* STATED TASK 1
Name the characteristics of a City of the Future that the Net-Zero City Project text lists under Committee 1.
* STATED TASK 2
Write the next part of the Net-Zero City Project text, picking up after its final bullet point.

* SUPPLIED TEXT
Technology Investment for the Development Sector

By building decarbonization plans backed by legitimate technology pathways, the Net-Zero City Project aims to help corporations reduce their carbon footprint while capitalizing on revenue building opportunities. We plan to use equity investment to direct resources towards overall profit for each of our partners and the applicants who participate in our Project.

The goal is to start at an NPV of zero when you’re finished developing the property and start making money from there. In a corporate city, taxes go towards the same infrastructure projects, but can also go towards dividend payments to those who invest in its success. Similarly, each of our partners will have the opportunity to gain from participating with us, either through partnerships, developing the Net-Zero City Project, or by acting on one of our committees.

Examples of how various green technologies can be integrated into our structure can be found below.

Key Development Areas:

Committee 1: Infrastructure, Project Management, Commercial & Industrial Development, Urban Planning & Architectural Design

Elements that have so far been separated in their execution due to existing city budgets can be combined to create an infrastructure that promotes lifestyle through its systemic integration. In a new, planned, City of the Future, the defining characteristics of these newer development priorities can be combined to encourage innovation:

-         Digital: Where the newest computing technologies are used for critical services and infrastructure.

-         Intelligent: Features of creative learning and knowledge are applied to invite residents of highly skilled professionals, promote research and innovation implementation in business, and assure network building between education and business institutions.  

-         Ubiquitous: With the help of the newest computing technologies, providing accessibility and infrastructure services where any citizen can get any service anywhere and anytime, through any device.

-         Smart: Innovative industries with highly educated, skilled, and creative inhabitants work with city government and citizens using new channels of communication for citizens in everyday life.

Stored dataset items
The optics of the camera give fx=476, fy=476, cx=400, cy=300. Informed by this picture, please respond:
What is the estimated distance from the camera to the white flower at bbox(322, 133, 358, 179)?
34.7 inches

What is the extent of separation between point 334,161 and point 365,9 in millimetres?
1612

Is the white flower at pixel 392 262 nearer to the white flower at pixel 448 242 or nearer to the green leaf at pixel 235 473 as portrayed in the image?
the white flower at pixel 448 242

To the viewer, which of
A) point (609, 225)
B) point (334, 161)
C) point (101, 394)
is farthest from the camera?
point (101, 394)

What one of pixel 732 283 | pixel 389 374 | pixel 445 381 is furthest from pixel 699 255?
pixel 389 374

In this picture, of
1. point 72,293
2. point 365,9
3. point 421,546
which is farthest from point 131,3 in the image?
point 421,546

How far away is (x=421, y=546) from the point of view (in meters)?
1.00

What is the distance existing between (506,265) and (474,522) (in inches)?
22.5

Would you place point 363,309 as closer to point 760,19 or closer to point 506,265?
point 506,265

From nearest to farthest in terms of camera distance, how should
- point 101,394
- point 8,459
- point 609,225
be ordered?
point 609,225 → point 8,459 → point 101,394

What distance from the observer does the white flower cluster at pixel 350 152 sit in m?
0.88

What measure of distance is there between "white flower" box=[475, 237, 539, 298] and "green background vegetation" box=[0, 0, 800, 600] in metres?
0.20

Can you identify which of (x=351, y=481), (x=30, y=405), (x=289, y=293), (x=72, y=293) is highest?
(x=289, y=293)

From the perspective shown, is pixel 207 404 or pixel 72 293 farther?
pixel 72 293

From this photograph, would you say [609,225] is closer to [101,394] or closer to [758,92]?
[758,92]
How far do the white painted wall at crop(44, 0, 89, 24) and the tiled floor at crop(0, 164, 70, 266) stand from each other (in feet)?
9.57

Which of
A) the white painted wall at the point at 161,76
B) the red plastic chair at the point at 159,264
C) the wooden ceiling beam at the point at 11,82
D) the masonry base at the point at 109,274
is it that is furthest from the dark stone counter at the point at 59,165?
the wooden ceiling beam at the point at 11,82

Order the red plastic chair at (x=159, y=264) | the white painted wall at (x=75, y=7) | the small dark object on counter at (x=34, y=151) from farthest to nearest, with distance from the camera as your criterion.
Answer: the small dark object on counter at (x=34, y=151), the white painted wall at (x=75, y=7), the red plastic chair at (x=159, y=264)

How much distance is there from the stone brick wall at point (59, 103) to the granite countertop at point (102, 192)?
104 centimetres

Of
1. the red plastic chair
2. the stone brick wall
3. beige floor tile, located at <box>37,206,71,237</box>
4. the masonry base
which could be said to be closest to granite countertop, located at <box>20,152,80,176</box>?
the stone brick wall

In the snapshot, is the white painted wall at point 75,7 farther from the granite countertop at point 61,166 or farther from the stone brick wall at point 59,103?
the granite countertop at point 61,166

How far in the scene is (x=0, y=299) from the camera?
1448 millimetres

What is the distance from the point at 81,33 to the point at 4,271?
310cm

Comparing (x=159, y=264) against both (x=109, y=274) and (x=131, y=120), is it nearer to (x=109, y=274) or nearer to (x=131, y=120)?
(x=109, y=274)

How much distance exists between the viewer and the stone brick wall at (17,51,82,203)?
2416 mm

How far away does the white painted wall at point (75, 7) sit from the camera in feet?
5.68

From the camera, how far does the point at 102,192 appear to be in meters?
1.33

* WRITTEN REPLY 1
Digital, Intelligent, Ubiquitous, Smart

* WRITTEN REPLY 2
In the future, infrastructure growth will be based not on infrastructure growth, but its ability to enhance innovation, economic vitality, safety, attractiveness, a healthy environment, and vibrant society. The Net-Zero City Project will culminate in a design that moves away from grid-style development to a modular city, essentially many cities within a city that will provide services to residents to improve their functionality, prosperity, and health.

Committee 2: Energy, Renewable Energy, Energy Management, Energy Transmission, Micro-Grid Technology

Energy models have shifted as the technology to produce it continues to advance. For existing infrastructure, a hybrid model based on fossil fuels and renewable energy is becoming part of the standard. Is there a combination of technologies that can produce net-zero emissions for a city built from scratch? Theoretical models say yes. What is that combination? For a new city with no energy grid, is using a series of micro-grids more efficient? These, and other questions can be answered collaboratively by assembling a team of experts from every style of energy development.

For the city development plans of the Net-Zero City Project, can water, waste, and other infrastructure contribute to the energy that will be used throughout the city? Can we use geothermal technologies, micro-hydro pumps, biofuel, and other tech to move electricity through the city and use it for different purposes?

As a cornerstone of the Foundational Blocks of city building, and an aspect that nothing else can be built without, facilitating the collaboration of various types of energy generators, storage, maintenance, and tracking will be key to the development of this city.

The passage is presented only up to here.